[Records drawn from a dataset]
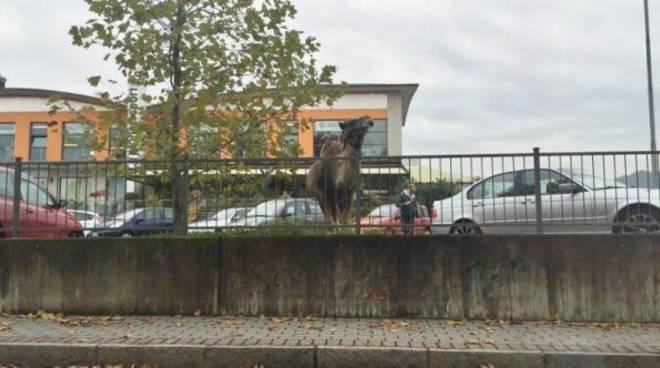 "Il dromedario ""parcheggiato"" a Ponte San Pietro"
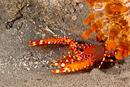 Flaming reef lobster (Enoplometopus antillensis)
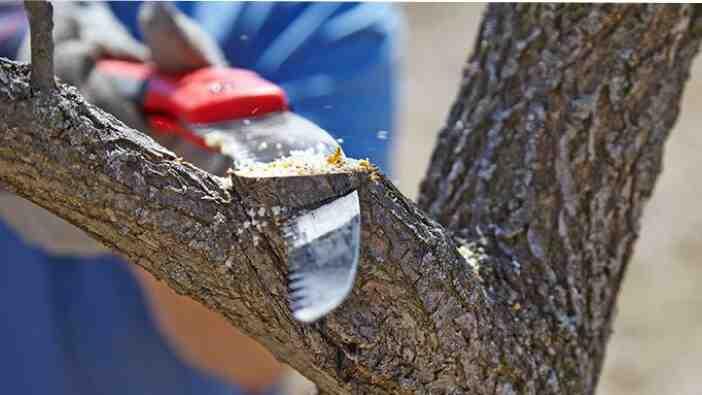 Quelle est la croissance d'un chêne ?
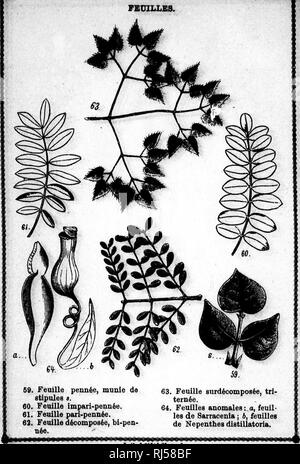 . Cours élémentaire de botanique et flore du Canada à l'usage des maisons d'éducation [microforme]. Botanique; Plantes; Botany; Plants. ^â¢^ w â s r il h fe I tmm^mmmtmm PLANCHE X. fmmmtmâk. lei^o tt C9Litb J^ontreaL. Please note that these images are extracted from scanned page images that may have been digitally enhanced for readability - coloration and appearance of these illustrations may not perfectly resemble the original work.. Moyen, J. (Jean), 1828-1899. Montréal : G. E. Desbarats - Stock Photo
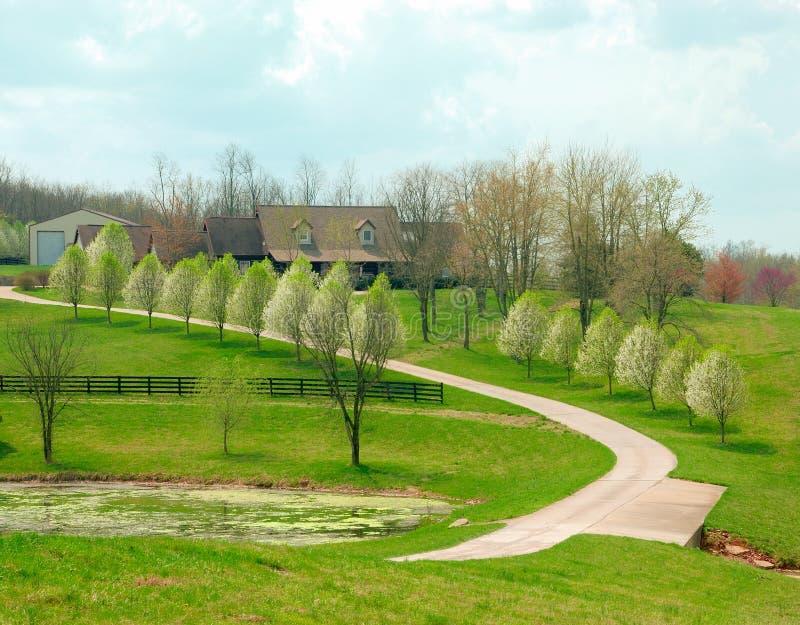 сельскохозяйственне угодье Кентукки сельский стоковые изображения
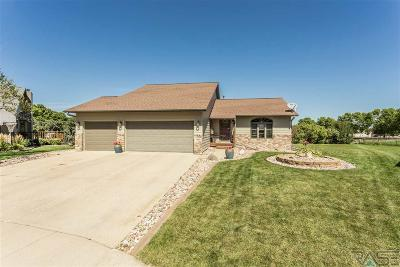 Sioux Falls Single Family Home For Sale: 900 S Jay Cir
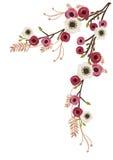 Peonies και anemone Στοκ Φωτογραφίες
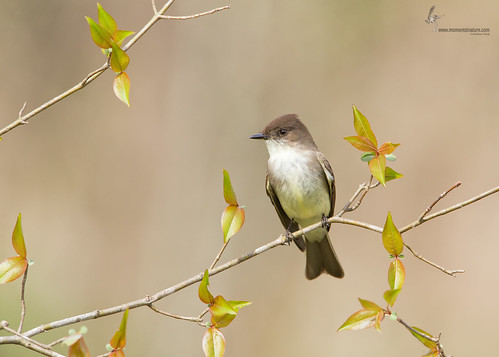 Eastern Phoebe | by www.momentsinature.com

> **WHAT TO DO**
For each record above, write out every line exactly and skip the pictures.

> **RESPONSE FOR THIS EXERCISE**
 "Il dromedario ""parcheggiato"" a Ponte San Pietro"
 Flaming reef lobster (Enoplometopus antillensis)
 Quelle est la croissance d'un chêne ?
 . Cours élémentaire de botanique et flore du Canada à l'usage des maisons d'éducation [microforme]. Botanique; Plantes; Botany; Plants. ^â¢^ w â s r il h fe I tmm^mmmtmm PLANCHE X. fmmmtmâk. lei^o tt C9Litb J^ontreaL. Please note that these images are extracted from scanned page images that may have been digitally enhanced for readability - coloration and appearance of these illustrations may not perfectly resemble the original work.. Moyen, J. (Jean), 1828-1899. Montréal : G. E. Desbarats - Stock Photo
 сельскохозяйственне угодье Кентукки сельский стоковые изображения
 Sioux Falls Single Family Home For Sale: 900 S Jay Cir
 Peonies και anemone Στοκ Φωτογραφίες
 Eastern Phoebe | by www.momentsinature.com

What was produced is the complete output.